The other posters had better advice. jmo
On 3/28/11, Sara wrote:
> With some kids even kids this young I've asked, "Does this
> work for you, John? Is it working for you? Does this make you
> happy John?" (long pause and usually John or Susie or
> whatever looks pretty surprised to be asked such questions)
> And then go on - "because it doesn't look like it's working
> for you to me. I've been teaching for a very long time and
> I've rarely seen a child that seems as unhappy as you are.

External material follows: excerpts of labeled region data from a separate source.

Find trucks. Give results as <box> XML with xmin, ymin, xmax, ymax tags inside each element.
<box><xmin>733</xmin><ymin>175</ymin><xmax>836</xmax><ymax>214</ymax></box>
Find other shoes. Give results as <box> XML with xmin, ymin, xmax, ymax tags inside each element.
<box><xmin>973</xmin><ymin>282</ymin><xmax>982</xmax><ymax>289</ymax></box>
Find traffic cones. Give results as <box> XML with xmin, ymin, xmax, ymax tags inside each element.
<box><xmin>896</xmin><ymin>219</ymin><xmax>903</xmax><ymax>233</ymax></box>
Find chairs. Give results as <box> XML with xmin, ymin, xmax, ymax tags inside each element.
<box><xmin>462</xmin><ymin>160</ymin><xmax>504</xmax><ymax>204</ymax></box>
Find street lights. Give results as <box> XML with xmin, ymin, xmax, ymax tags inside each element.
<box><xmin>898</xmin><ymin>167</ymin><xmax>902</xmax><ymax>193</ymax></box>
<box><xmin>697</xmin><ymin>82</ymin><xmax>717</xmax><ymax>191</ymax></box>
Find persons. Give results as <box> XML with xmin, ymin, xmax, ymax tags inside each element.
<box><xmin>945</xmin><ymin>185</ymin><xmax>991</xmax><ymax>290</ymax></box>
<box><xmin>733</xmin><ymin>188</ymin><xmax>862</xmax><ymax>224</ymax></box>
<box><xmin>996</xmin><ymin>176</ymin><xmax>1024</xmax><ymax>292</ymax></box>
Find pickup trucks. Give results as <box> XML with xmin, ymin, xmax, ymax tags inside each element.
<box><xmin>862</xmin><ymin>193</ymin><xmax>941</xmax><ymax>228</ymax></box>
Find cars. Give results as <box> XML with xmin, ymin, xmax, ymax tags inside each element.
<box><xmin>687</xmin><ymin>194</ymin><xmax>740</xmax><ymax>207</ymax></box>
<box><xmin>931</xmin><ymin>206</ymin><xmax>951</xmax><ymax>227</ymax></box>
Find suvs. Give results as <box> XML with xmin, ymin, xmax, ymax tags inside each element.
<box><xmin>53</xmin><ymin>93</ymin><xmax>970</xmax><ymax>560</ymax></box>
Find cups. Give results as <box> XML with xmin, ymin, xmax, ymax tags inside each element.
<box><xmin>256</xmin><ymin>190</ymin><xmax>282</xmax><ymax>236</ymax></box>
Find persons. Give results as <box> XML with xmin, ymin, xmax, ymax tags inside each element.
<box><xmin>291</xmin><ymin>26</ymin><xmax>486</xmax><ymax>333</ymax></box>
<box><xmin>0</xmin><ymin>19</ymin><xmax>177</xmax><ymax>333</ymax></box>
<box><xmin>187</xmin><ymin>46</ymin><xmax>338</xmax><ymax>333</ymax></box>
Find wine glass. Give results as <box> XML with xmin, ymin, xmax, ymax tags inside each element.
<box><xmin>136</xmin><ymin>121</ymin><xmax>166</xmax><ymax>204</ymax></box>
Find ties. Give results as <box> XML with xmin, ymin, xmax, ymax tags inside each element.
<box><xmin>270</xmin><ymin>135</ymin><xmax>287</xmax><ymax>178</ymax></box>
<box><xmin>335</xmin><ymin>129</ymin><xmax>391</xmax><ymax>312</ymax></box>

> I'm sorry to say it and ever sorrier to see it but you look
> like one of the unhappiest children I've ever seen.
> (still stunned to shock look on Johnny's face)
> It can't possibly be working for you. Almost none of the
> other students in our class like you. I like you but I cannot
> like what you're doing to yourself. You're making yourself
> miserable - you like to say it's what others have done that
> upsets you but what you do to yourself is what's really
> upsetting you. EVERYBODY HAS BIRTHDAYS and it can't be your
> birthday every day. Don't be silly - that's ridiculous. To
> run away and get mad because it's someone's birthday is
> ridiculous. There are 365 days in the year and you can't have
> been born on every one of them.
> Now - this is silly nonsense and I have no more patience for
> it. If you want to get mad and run away, please run into that
> corner over there and stay there. The other children and I
> will be having fun over here."
> Sometimes you have to lay out the harsh truth.